According to the election results, now three coalitions are possible: grand coalition with CDU/CSU and SPD, traffic lights coalition with SPD, FDP, and Greens, Jamaica coalition with CDU/CSU, FDP, and Greens. Jamaica coalition will more likely form the most favorable government for the US because it has both CDU and FDP, and traffic lights will be the least favorite as it has SPD. The grand coalition can maintain the status quo at best, because contrary to the current government, SPD will dominate CDU.

To understand nuances, we need to go over security issues to see how these coalitions will react to them. As far as Russia is concerned, none of them will recognize the annexation of Crimea and they all support related sanctions. However, if tensions heat up, any coalition government with SPD will be less likely assertive. On the other hand, as the Greens stress the importance of European values like democracy and human rights, they tend to be more assertive if the US formulates its foreign policy by these common values and describe US-China rivalry as a clash between democracy and authoritarianism. Moreover, the Greens disapprove of the Nordstream project, of course not for its geopolitics. FDP has also sided against it for a different reason. So, the US must follow closely the negotiations which have already started between anti-Russian smaller parties versus major parties.

For relations with China, pro-business FDP is less assertive. They are seeking for developing EU-China relations and deepening economic ties and civil society relations. While CDU/CSU and Greens see China as a competitor, partner, and systemic rival, SPD and FDP have still hopes that they can bring change through the exchange. Thus, the US might have bigger problems with the traffic lights coalition than the Jamaica coalition in this regard.

As for NATO and its 2 percent of GDP, the division is wider. CDU/CSU and FDP are the only parties who support it. So, in the next government, it might be harder to persuade them to pay more. Finally, for nuclear participation, the situation is the same. CDU/CSU is the only party that argues for it.
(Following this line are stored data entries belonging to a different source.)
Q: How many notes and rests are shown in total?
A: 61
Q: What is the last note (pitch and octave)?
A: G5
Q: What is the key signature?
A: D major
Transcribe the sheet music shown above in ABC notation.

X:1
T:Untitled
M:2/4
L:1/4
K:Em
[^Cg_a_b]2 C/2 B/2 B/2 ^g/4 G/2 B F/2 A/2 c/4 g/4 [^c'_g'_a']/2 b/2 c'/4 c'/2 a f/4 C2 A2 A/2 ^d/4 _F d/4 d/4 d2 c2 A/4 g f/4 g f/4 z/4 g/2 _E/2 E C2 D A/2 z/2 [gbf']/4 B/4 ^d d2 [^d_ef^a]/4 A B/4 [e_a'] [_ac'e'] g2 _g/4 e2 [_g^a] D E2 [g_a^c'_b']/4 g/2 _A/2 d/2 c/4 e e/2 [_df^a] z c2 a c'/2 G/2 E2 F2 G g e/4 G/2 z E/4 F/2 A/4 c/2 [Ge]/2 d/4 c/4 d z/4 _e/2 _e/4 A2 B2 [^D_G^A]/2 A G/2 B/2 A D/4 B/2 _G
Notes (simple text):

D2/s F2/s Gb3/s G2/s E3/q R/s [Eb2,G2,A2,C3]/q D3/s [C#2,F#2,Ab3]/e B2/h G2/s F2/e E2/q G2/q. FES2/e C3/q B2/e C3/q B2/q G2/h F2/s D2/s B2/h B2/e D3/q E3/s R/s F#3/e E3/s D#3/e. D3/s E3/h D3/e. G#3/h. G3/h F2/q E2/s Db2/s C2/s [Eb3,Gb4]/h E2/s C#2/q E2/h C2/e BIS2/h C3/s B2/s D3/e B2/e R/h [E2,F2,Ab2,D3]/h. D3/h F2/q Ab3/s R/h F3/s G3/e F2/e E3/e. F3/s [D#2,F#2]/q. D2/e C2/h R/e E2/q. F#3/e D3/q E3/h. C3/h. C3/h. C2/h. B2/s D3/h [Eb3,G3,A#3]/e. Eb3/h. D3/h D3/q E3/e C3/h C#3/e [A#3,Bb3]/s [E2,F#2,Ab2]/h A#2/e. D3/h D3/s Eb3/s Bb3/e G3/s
This makes it an alarming situation because the next government has to decide on replacing Germany’s tornados until 2024, otherwise Germany will drop out of the NATO nuclear participation.

The below table gives a brief review of these three coalitions. 1 indicates the lowest level of favoritism and 3 indicates the highest level of favoritism. As it shows, the most anti-Russia coalition is Jamaica, while the most anti-China coalition is Trafic light. Meanwhile, Grand Coalition is the most pro-NATO coalition. If the US adopts a more normative foreign policy against China and Russia, then the Greens and FDP will be more assertive in their anti-Russian and anti-Chinese policies and Germany will align more firmly with the US if traffic light or Jamaica coalition rise to power.

Issues CoalitionsTrafic LightGrand CoalitionJamaica
Russia213 
China312 
NATO132 

1 indicates the lowest level of favoritism. 3 indicates the highest level of favoritism.

In conclusion, this election should not make Americans any happier. The US has already been frustrated with the current government led by Angela Merkel who gave Germany’s trade with China the first priority, and now that the left-wing will have more say in any imaginable coalition in the future, the Americans should become less pleased. But, still, there are hopes that Germany can be a partner for the US in great power competition if the US could articulate its foreign policy with common values, like democracy and human rights. More normative foreign policy can make a reliable partner out of Germany. Foreign policy rarely became a topic in this election, but observers should expect many ramifications for it.